A Z-test is a statistical method used to determine whether there is a significant difference between sample and population means. In situations where the population standard deviation is known, and the sample size is large (usually greater than 30), a Z-test is typically applied. In the context of this exercise, a Z-test is employed to evaluate the difference in average sales prices between houses in the South and Midwest.

The formula for a Z-test when comparing two means is:

• \(Z = \frac{(\bar{X}_S - \bar{X}_M) - \text{hypothesized difference}}{\sqrt{\frac{\sigma_S^2}{n} + \frac{\sigma_M^2}{n}}}\)

Here, \(\bar{X}_S\) and \(\bar{X}_M\) represent the sample means for the South and Midwest respectively, while \(\sigma_S\) and \(\sigma_M\) are the population standard deviations for these two regions. \(n\) is the sample size, which is equal for both groups in this exercise.

Using this method allows researchers to draw conclusions about whether any observed differences in the data are simply due to random chance or whether they reflect true differences in the populations.

Significance Level

In hypothesis testing, the significance level (denoted as \(\alpha\)) is a threshold that is set by the researcher to determine when to reject a null hypothesis. It represents the probability of mistakenly rejecting a true null hypothesis, which is an error known as a "Type I error."

In this exercise, the significance level is set at 0.05, or 5%. This means that there is a 5% risk of concluding that there is a significant difference in mean sales prices when, in fact, no such difference exists. The choice of significance level depends on the context of the research and the potential consequences of both Type I and Type II errors (the latter being the error of not rejecting a false null hypothesis).

When the significance level is set to 0.05, it means that if the calculated statistic falls into the region that accounts for the top 5% of the distribution (beyond the critical value), the null hypothesis can be rejected with confidence. This choice assures that the researchers are minimizing the chance of making an incorrect inference from the data.

Critical Value

The critical value is a point on the scale of the test statistic beyond which we reject the null hypothesis. It is determined based on the chosen significance level and the nature of the test (one-tailed or two-tailed).
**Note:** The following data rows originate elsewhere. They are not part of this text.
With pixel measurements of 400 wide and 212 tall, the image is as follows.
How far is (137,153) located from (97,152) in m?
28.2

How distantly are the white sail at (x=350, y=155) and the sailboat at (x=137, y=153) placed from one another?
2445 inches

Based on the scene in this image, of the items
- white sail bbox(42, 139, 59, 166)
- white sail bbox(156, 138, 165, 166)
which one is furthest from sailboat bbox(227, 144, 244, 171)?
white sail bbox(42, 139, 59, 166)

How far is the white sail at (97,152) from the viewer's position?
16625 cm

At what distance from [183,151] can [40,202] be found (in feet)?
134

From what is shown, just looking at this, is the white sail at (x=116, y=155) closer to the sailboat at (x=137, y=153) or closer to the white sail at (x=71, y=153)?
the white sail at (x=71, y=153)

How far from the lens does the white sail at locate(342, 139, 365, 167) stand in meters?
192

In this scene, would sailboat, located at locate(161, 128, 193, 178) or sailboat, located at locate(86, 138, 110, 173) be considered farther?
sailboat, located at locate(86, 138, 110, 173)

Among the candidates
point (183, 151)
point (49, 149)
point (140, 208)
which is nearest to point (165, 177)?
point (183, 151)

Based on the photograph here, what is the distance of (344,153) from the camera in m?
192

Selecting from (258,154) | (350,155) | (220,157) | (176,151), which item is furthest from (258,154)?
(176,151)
In the provided exercise, the test is one-tailed because the alternative hypothesis is concerned with whether the difference in sales prices exceeds $3,400, specifically in one direction. At a significance level of 0.05, the critical value can be found using Z-tables or standard normal distribution tables. For a one-tailed test, this critical value is 1.645.

Any Z-score that exceeds the critical value indicates a statistically significant result that leads us to reject the null hypothesis. Here, the computed Z-score was significantly higher than the critical value (5.96 vs. 1.645), reinforcing the decision to reject the null hypothesis. Therefore, in this scenario, the difference in mean sales prices is greater than the hypothesized value of $3,400.